Output, word for word, the part of the passage on the Buddha that begins at "Let us here" and stops after "seek amnesty elsewhere.".

» **SELECTED EXTRACT**:
-*-*-
Let us here straight-away reject the mistaken claim sometimes seen floating in the distant clouds of Indian scholarship that he lived a Hindu and died a Hindu. This is nothing but a smoky haze, generated by someone for the fulfillment of some need, no more, no less. Look clearly in the World Passport Office, and you will see it clearly entered as "Siddhartha Gautama was born in India and he lived and died an Indian." There was no need for him to apply for any visa, temporary or permanent, to enter any other land. The India of the time did not create the need for him to seek amnesty elsewhere.
Centuries passed thereafter without any real controversies. The only real issue being the exact year of his death. It has been well argued and most of us now gladly accept the latter date 483 B.C. which seems historically more acceptable. In the more vital field of Buddhist thinking, in the last three decades or so, something more cogent is taking place. Even before the seventies of this century, there started blossoming up somewhere in the Far East of the Buddhist world, namely Japan, the wonderfully brilliant idea that this Shakyamuni of the Middle Kingdom [Madhya Desa] of India about whom we have discussed so far, is in reality the eternal Buddha or the Buddha of all times. He was coming back on the scene to be the central figure of Buddhist thinking, gradually replacing Amida [Amitabha and Amitayau] of Mahayana ascendancy.
-*-*-
[Some records]
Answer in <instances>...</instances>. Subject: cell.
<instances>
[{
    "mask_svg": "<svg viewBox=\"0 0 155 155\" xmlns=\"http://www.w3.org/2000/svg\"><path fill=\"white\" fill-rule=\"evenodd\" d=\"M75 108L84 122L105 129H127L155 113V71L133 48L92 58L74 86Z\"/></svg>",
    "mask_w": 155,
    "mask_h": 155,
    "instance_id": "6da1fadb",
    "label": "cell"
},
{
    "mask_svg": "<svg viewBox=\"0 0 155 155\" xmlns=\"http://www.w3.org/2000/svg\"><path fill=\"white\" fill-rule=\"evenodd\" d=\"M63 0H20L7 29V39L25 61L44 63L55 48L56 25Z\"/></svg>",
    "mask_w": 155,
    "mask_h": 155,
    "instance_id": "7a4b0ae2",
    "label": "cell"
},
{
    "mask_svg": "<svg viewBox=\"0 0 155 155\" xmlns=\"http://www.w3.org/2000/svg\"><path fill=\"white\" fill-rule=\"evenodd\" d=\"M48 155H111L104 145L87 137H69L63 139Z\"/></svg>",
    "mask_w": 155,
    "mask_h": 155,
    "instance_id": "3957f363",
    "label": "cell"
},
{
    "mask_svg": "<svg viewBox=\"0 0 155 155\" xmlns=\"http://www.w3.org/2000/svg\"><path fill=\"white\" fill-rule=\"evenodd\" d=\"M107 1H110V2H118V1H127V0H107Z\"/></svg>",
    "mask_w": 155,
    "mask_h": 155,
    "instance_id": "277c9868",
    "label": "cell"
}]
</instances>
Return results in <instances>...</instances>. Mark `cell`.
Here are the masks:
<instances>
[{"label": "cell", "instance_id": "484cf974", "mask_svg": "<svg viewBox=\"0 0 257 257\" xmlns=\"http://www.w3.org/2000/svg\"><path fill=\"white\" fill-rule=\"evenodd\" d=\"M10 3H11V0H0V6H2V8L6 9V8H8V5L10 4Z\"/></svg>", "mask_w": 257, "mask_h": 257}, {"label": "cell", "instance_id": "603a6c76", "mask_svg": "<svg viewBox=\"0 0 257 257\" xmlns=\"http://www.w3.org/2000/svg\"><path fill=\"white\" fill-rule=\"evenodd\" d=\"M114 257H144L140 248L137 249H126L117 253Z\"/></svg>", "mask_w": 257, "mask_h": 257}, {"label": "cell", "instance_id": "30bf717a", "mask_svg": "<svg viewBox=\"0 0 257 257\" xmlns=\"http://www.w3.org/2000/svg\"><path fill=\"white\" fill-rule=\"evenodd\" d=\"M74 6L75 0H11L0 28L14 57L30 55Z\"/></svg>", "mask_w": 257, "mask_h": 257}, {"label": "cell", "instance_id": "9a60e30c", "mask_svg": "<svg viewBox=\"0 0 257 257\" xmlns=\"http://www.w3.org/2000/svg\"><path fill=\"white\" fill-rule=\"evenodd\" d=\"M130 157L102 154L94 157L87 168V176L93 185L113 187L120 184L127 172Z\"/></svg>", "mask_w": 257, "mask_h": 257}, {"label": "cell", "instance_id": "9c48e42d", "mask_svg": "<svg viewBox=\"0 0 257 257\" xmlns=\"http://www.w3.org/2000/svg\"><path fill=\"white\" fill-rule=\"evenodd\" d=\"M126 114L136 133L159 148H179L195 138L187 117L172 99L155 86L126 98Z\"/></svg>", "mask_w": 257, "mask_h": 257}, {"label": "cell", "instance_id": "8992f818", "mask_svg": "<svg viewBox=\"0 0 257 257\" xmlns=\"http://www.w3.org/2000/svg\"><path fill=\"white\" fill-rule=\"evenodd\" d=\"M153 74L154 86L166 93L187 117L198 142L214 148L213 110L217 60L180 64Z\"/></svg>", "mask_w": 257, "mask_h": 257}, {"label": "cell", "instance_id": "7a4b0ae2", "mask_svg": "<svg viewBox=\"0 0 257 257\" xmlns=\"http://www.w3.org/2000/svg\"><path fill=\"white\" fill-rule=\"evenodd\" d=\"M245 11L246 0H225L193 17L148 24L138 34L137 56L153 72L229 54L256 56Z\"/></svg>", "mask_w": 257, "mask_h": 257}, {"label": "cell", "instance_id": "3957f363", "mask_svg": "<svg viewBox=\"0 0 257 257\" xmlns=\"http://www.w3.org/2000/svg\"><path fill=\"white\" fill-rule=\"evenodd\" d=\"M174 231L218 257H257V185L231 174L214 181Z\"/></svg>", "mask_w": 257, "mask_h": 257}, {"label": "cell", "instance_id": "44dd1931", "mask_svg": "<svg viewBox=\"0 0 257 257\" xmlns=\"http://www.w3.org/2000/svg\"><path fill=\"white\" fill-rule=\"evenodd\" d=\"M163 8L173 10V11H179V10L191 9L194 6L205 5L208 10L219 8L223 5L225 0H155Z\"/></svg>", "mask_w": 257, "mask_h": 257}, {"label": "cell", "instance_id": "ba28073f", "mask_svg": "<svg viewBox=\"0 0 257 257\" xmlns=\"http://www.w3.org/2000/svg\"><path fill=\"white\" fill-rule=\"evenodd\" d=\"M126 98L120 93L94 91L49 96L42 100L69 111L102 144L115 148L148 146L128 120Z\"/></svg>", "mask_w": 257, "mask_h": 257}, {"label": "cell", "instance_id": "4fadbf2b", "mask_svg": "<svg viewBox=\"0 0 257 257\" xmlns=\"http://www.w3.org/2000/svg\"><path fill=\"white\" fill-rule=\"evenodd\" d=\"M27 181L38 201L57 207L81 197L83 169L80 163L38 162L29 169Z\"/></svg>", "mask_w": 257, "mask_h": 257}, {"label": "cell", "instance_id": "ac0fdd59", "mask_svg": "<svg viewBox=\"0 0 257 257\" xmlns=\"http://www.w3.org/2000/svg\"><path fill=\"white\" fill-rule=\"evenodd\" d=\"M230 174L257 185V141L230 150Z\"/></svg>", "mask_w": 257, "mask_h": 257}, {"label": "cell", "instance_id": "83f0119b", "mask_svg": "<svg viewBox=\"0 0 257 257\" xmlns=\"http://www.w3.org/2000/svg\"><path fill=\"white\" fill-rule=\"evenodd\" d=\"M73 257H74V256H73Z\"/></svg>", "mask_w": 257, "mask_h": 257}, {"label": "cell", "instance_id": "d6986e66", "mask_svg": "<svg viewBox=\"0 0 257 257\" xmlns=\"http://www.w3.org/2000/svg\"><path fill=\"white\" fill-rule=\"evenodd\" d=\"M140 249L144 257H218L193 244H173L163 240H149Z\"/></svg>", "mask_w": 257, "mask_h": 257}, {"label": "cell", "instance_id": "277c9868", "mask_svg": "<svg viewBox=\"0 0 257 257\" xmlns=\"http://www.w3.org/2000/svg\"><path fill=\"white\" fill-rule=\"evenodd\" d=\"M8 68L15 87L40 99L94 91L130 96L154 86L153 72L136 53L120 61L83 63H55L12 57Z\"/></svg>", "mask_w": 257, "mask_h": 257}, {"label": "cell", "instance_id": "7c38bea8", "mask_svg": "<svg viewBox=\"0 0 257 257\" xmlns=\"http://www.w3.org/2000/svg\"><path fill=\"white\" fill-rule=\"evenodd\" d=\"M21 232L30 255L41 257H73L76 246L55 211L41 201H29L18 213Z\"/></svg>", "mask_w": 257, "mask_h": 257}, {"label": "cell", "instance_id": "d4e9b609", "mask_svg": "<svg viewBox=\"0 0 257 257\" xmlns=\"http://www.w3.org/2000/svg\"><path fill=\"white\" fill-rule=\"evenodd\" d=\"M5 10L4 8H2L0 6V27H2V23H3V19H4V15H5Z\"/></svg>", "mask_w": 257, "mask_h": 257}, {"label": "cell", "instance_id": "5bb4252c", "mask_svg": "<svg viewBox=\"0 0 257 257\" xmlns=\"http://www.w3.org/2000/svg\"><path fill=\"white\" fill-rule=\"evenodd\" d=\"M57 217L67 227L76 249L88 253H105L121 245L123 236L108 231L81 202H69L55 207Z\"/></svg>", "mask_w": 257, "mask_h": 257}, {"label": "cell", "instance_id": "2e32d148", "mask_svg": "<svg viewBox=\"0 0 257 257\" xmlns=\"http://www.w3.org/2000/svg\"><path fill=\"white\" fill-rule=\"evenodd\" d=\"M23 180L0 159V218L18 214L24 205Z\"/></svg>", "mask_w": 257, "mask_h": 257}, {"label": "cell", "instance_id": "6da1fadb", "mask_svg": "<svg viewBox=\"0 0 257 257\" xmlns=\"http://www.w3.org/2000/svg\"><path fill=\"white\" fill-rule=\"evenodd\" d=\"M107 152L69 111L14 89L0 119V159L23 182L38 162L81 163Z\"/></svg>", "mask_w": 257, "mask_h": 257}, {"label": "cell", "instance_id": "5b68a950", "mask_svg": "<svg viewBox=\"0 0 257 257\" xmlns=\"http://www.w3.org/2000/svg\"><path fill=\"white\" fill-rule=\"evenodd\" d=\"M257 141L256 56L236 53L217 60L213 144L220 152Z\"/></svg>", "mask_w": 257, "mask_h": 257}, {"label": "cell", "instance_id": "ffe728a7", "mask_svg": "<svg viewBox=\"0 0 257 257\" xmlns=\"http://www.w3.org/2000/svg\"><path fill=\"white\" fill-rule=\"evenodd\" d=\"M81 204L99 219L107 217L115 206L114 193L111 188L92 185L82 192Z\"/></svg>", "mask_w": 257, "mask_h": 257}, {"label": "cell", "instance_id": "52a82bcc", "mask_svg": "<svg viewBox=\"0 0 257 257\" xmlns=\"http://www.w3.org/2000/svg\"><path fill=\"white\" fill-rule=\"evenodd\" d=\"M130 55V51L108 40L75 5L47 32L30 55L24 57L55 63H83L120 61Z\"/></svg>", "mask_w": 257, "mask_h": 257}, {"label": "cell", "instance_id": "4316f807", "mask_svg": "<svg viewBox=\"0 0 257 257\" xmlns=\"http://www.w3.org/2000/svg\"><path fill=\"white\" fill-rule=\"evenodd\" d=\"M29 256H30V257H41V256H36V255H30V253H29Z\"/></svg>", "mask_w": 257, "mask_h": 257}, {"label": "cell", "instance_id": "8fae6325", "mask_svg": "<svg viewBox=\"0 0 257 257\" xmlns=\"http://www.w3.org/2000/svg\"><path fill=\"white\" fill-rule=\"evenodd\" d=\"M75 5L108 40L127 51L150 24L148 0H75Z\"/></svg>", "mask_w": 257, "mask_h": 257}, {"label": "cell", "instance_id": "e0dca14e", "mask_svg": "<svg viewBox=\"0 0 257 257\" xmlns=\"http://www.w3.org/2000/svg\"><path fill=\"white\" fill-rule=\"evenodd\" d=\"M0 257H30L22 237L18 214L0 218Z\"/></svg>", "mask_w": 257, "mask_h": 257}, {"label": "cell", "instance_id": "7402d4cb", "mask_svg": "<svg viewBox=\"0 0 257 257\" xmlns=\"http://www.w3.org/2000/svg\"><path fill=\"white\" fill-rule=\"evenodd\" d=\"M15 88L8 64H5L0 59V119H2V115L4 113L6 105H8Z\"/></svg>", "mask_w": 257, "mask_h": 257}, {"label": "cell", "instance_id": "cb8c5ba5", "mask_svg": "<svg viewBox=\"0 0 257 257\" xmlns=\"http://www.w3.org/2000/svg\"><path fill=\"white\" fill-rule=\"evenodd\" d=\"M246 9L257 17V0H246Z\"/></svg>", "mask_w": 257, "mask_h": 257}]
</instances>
-*-*-
» **RESULT FOR THIS TASK**:
Let us here straight-away reject the mistaken claim sometimes seen floating in the distant clouds of Indian scholarship that he lived a Hindu and died a Hindu. This is nothing but a smoky haze, generated by someone for the fulfillment of some need, no more, no less. Look clearly in the World Passport Office, and you will see it clearly entered as "Siddhartha Gautama was born in India and he lived and died an Indian." There was no need for him to apply for any visa, temporary or permanent, to enter any other land. The India of the time did not create the need for him to seek amnesty elsewhere.